Rifat Kassis, Mondoweiss, 18/8/2024
Traduit par 
Fausto GiudiceTlaxcala

 

Rifat Odeh Kassis, Palestinien chrétien né à Beit Sahour, est coordinateur de Kairos Palestine, le plus vaste mouvement œcuménique chrétien palestinien non violent, qui appelle à la paix pour mettre fin à toutes les souffrances en Terre sainte en œuvrant pour la justice, l’espoir et l’amour. Il a fondé en 1991 la section palestinienne de l’organisation internationale de défense des droits de l’enfant Defence for Children International (DCI) et en a été le président. Meta

Depuis sa création en 1948, Israël a été impliqué dans de nombreuses guerres avec les Palestiniens et certains pays arabes. Historiquement, ces guerres ont suscité des débats en Israël, avec des segments non négligeables de la population exprimant leur inquiétude quant au traitement sévère des Palestiniens et plaidant pour le respect de leurs droits humains. Toutefois, la récente guerre contre Gaza a été marquée par une absence frappante de toute dissidence interne significative ou même de débat timide. Cela soulève une question cruciale : Comment la société israélienne s’est-elle transformée au point que les protestations publiques contre les guerres et les violations des droits humains des Palestiniens ont largement disparu ?

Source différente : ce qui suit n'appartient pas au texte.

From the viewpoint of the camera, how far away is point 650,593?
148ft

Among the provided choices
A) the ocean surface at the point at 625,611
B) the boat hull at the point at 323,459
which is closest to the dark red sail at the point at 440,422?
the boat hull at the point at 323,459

Tout au long de l’histoire d’Israël, il y a eu des occasions d’opposition interne aux actions militaires de l’État. Pendant la guerre du Liban de 1982, le mouvement « La paix maintenant » a organisé des manifestations de masse pour dénoncer l’invasion et l’occupation de certaines parties du Liban. La première Intifada, à la fin des années 1980, a également suscité une opposition importante, certains Israéliens ayant été confrontés aux implications morales de l’occupation militaire et aux mesures sévères prises à l’encontre des Palestiniens. Même pendant la seconde Intifada et les guerres ultérieures contre Gaza, certains groupes de la société israélienne ont protesté activement, appelant à une approche plus humaine et à une solution fondée sur la coexistence de deux États.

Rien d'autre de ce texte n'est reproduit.